Akademik

Za-la-Mort
   Character. Created by Emilio Ghione and modeled on the French mystery crime films of Victorin Jasset and Louis Feuillade, Za-la-Mort was a ruthless master criminal with a haggard face but a noble heart. Ghione appears to have derived the name from a battle cry intoned in Jasset's Zigomar trilogy (1911-1913), meaning "Long Live Death." The character's first appearance was in Nelly la gigolette (Nelly, the Fast Girl, 1914), but Ghione went on to develop the character through more than a dozen feature films as well as several multiepisode series. After 1915 Za was usually flanked by his faithful female sidekick, Za-la-Vie, played by Kelly Sambucini. Gaunt faced but photogenic and moving with feline grace, Ghione's "sentimental Apache" threaded his way through loosely constructed serial plots that, although not always logical, held cinema audiences spellbound. A tough criminal, capable of violence and murder in the earlier films, Za became more of an investigator and defender of the law in the later ones. In Za-la-Mort contro Za-la-Mort (Za-la-Mort versus Za-la-Mort, 1922) Za is forced to track down a real thief who is impersonating him but whose crimes are soiling Za's reputation.

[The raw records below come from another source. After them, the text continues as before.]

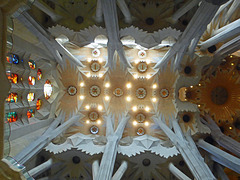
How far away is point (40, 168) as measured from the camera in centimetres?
859

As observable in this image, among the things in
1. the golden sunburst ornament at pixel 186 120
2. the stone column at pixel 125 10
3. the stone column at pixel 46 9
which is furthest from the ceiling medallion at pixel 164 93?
the stone column at pixel 46 9

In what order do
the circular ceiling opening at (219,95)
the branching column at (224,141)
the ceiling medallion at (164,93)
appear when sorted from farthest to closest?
the circular ceiling opening at (219,95), the ceiling medallion at (164,93), the branching column at (224,141)

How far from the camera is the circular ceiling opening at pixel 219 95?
13188 mm

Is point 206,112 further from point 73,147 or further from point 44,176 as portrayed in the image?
point 44,176

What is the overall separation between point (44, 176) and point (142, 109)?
613cm

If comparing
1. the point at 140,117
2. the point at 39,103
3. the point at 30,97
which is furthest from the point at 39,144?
the point at 140,117

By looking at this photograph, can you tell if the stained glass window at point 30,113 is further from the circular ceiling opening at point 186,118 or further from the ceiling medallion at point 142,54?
the circular ceiling opening at point 186,118

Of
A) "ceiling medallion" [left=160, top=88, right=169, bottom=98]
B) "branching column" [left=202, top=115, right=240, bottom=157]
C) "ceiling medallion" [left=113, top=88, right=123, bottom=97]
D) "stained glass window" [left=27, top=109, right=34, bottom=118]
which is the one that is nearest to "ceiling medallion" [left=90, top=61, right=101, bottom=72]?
"ceiling medallion" [left=113, top=88, right=123, bottom=97]

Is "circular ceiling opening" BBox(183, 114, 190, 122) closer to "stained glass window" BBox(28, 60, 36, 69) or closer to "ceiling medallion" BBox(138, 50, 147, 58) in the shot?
"ceiling medallion" BBox(138, 50, 147, 58)

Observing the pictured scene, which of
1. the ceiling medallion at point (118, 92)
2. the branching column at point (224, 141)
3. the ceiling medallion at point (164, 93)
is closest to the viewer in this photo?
the branching column at point (224, 141)

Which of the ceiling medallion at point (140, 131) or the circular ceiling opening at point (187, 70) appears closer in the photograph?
the circular ceiling opening at point (187, 70)

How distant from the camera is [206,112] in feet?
42.4

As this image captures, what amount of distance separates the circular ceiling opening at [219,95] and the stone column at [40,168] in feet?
33.5

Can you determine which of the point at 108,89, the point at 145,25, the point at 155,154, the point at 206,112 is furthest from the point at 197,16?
the point at 206,112
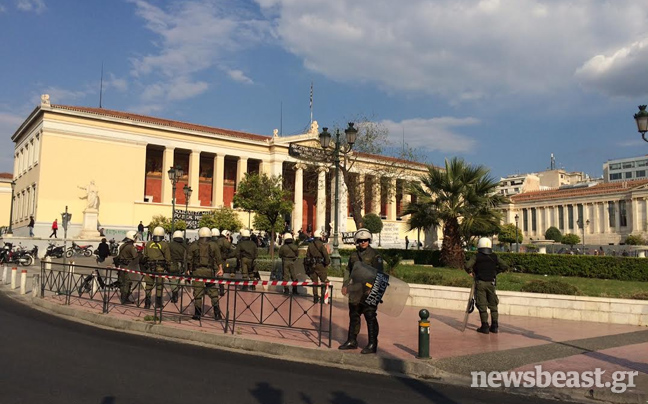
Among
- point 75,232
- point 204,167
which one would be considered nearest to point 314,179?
point 204,167

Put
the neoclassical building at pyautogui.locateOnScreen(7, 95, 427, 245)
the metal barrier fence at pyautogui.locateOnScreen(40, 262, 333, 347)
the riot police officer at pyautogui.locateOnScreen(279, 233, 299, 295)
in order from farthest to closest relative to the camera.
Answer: the neoclassical building at pyautogui.locateOnScreen(7, 95, 427, 245) → the riot police officer at pyautogui.locateOnScreen(279, 233, 299, 295) → the metal barrier fence at pyautogui.locateOnScreen(40, 262, 333, 347)

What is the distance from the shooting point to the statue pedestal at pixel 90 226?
3903 centimetres

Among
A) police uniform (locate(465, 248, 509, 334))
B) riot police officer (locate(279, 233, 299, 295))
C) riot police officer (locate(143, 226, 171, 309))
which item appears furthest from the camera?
riot police officer (locate(279, 233, 299, 295))

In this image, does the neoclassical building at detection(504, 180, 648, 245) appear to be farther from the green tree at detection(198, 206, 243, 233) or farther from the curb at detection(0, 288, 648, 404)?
the curb at detection(0, 288, 648, 404)

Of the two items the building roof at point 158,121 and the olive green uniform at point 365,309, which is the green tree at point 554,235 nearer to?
the building roof at point 158,121

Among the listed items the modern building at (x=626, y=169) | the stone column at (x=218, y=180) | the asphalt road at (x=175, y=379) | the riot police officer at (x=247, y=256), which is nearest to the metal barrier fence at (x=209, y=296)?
the asphalt road at (x=175, y=379)

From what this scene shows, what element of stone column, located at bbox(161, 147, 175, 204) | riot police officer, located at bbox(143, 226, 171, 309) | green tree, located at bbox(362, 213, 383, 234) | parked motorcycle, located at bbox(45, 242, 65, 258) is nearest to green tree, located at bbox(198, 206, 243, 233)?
green tree, located at bbox(362, 213, 383, 234)

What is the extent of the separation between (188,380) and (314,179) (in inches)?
1950

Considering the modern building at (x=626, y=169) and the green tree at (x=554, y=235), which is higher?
the modern building at (x=626, y=169)

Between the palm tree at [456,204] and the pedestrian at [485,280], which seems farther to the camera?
the palm tree at [456,204]

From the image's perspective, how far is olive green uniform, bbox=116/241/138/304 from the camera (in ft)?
38.4

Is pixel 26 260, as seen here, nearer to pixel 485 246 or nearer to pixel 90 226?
pixel 90 226

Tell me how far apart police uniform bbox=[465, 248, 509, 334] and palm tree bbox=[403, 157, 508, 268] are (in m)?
9.68

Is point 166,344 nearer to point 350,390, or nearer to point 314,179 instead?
point 350,390
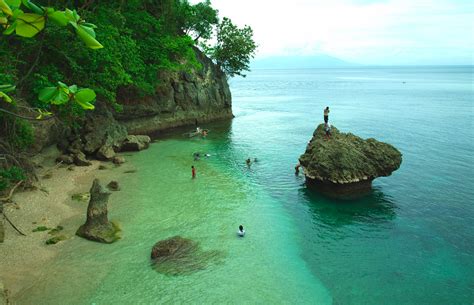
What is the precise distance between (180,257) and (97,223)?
526 centimetres

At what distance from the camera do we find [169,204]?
23000mm

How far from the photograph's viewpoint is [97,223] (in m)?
18.5

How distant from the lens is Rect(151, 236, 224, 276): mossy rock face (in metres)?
16.0

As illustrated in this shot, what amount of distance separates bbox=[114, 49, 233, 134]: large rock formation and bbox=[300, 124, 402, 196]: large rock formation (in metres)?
24.8

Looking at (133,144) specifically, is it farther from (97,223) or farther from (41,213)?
(97,223)

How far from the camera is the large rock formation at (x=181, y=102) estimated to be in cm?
4284

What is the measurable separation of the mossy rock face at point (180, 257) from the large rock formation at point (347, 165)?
36.8 ft

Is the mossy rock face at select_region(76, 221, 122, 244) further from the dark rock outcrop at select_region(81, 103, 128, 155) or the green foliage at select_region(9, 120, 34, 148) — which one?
the dark rock outcrop at select_region(81, 103, 128, 155)

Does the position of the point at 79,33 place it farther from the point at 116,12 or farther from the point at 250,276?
the point at 116,12

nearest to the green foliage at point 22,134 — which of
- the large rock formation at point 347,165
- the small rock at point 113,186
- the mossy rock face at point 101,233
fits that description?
the small rock at point 113,186

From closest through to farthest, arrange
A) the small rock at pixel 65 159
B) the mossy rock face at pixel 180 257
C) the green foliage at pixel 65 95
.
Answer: the green foliage at pixel 65 95 → the mossy rock face at pixel 180 257 → the small rock at pixel 65 159

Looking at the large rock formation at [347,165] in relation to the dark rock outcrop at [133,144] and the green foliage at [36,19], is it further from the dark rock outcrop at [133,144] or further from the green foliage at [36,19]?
the green foliage at [36,19]

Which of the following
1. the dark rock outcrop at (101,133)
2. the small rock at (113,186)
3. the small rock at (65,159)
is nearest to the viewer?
the small rock at (113,186)

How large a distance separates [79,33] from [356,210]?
2315 cm
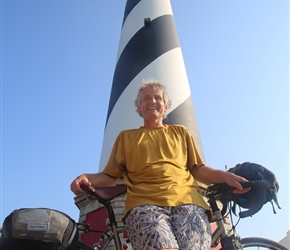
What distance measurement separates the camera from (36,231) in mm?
1541

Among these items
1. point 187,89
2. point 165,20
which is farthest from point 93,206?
point 165,20

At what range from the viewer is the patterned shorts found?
1.47 metres

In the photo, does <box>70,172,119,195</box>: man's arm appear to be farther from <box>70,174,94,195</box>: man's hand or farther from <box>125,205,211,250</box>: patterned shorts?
<box>125,205,211,250</box>: patterned shorts

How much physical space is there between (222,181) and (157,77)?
2814 millimetres

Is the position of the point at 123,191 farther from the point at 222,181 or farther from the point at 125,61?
the point at 125,61

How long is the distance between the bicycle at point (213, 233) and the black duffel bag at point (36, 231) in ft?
0.56

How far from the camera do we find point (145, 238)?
1490 millimetres

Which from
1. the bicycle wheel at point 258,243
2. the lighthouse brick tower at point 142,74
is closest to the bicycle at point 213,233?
the bicycle wheel at point 258,243

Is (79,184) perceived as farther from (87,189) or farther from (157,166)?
(157,166)

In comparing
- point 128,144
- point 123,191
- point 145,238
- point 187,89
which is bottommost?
point 145,238

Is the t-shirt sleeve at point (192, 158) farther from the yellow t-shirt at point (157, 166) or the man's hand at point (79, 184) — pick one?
the man's hand at point (79, 184)

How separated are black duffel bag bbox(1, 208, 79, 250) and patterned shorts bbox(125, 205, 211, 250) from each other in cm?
28

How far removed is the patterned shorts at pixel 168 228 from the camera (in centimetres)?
147

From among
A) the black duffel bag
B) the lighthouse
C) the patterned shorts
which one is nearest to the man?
the patterned shorts
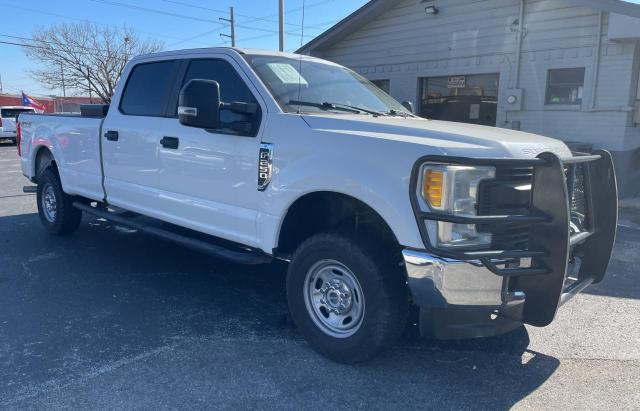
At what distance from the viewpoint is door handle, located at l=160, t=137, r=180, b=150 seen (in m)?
4.39

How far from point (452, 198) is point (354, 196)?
0.62 m

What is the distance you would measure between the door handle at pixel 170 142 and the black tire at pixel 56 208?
259 cm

In one of the last films, Ultimissime della notte (Latest Night News, 1924), Za abandons his usual criminal attitude to take on the role of investigative journalist. By this time, however, Za's popularity had begun to wane and so the films were discontinued. One attempt to revive the character was made in 1947 by director Raffaele Matarazzo. The film, titled Fumatori d'oppio o il ritorno di Za La Mort (The Opium Smokers or the Return of Za La Mori), starred Ghione's son, Emilio Jr., but it received little notice and sank without a trace.

Historical dictionary of Italian cinema. . 2010.